→ EXCERPTED TEXT

Umlauts appear on three German letters: ä, ö, ü.  If typing non-English characters is difficult, you can substitute ‘ae’, ‘oe’, ‘ue’ respectively.

If you can’t type “JägerMonkey”, you should type “JaegerMonkey”.  “JagerMonkey” is wrong.

8 replies on “A note about umlauts”

The letters ä and ö also appear in Finnish. In that context, calling them umlauts is incorrect. Similarly, writing ae for ä and oe for ö is incorrect when the word is Finnish. If you cannot write Hämäläinen, write Hamalainen, not Haemaelaeinen.

Antti-Juhani: well, sure, but Jäger is a German word and the post is clearly about German.

Nicholas, I suppose we could debate what this post is about, but that’d be pointless. Suffice to say that I did not mean to offend, merely to augment your point that it’s language specific.

To be honest, I have seen people make the mistake of assuming that every instance of ä and ö is an umlaut and should be treated as such.

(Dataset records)

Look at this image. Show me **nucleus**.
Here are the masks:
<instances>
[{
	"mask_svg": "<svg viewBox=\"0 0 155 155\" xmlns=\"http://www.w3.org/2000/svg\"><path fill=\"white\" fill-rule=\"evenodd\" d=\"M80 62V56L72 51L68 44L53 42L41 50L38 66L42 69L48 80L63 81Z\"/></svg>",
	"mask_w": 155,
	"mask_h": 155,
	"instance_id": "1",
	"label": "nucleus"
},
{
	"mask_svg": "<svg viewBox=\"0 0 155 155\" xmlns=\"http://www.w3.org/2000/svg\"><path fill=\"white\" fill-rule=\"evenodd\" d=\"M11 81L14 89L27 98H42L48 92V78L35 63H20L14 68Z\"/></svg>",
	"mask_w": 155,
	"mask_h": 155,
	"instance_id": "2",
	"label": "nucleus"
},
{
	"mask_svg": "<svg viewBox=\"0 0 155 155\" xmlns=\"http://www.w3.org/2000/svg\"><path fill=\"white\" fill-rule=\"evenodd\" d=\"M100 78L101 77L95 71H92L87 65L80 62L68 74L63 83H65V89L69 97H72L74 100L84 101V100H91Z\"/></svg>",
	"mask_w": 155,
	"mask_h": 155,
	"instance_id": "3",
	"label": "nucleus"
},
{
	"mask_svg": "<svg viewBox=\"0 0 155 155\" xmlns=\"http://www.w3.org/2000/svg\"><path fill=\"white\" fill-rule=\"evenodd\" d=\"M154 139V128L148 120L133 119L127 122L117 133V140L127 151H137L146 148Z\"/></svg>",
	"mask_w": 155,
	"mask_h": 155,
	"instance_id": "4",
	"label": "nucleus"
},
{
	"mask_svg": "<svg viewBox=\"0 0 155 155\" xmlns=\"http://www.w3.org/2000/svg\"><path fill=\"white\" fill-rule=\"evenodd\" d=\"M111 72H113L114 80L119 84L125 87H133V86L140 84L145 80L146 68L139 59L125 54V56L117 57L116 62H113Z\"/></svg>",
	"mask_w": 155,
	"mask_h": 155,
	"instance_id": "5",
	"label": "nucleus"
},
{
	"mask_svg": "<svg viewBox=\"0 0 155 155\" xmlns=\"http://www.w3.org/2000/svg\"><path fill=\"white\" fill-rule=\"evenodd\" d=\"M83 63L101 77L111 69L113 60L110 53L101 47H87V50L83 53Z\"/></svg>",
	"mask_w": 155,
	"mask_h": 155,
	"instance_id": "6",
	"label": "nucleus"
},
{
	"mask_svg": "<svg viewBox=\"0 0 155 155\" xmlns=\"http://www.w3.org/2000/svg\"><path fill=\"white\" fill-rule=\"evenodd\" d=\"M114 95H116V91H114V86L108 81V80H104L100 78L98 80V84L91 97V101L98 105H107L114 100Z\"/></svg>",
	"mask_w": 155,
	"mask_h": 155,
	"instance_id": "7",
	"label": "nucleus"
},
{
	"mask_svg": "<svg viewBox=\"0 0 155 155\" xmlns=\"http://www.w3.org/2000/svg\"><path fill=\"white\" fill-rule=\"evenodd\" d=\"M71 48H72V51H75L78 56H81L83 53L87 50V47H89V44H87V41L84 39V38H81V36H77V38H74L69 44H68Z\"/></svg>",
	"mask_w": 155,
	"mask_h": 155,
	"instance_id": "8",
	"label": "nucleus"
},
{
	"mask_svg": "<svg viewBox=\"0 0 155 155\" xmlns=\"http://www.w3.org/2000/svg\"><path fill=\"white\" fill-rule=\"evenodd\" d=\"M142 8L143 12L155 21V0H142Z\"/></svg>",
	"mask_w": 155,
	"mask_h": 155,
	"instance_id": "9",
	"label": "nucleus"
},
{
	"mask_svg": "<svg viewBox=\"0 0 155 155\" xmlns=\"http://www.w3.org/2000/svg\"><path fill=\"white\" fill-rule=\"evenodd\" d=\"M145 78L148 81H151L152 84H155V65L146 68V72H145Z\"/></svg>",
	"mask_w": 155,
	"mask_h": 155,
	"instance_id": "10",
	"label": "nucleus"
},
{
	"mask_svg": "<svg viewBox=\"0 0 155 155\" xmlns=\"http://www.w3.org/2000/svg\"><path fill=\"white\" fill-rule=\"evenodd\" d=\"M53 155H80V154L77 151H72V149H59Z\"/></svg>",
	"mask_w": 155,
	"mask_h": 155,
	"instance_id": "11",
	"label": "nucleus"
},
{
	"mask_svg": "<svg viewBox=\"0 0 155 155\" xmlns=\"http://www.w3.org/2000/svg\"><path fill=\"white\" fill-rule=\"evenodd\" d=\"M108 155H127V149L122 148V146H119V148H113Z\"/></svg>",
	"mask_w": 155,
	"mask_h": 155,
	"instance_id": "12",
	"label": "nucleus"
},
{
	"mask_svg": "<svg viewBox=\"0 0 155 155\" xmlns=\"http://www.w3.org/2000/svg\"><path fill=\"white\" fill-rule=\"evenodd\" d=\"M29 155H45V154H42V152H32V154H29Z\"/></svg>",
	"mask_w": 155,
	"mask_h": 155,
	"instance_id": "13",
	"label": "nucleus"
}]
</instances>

→ WORK REQUEST 1
Please answer these questions about the note about umlauts:
(a) Which three German letters carry umlauts?
(b) What should be typed by someone who can't type "JägerMonkey"?
(c) If Hämäläinen can't be written, what should be written instead?
→ WORK REQUEST 2
Extend the note about umlauts, beginning right after its last sentence.

→ EXERCISE OUTPUT 1
(a) ä, ö, ü
(b) "JaegerMonkey"
(c) Hamalainen

→ EXERCISE OUTPUT 2
Another tip, especially useful when you are on a computer that’s not set up the way you like it, is to just cut and paste the letter from somewhere else.

I finally figured out how to type them. If you happen to be using Fedora or a similar Gnome-based system, go to System/Preferences/Keyboard, Layouts tab, Options, Compose key position, and set it to something useful. I used the Left Windows key. Then press your Compose key, double-quote, and the vowel.

Now I cän ânnoy people by üsing them incorrectly all ovèr the place, which I hear is inçredibly annōying to people for whom they have mëaning. (Hm… and apparently that includes me. I guess I know enough French for it to matter. That last sentence makes me want to hit myself in the face.)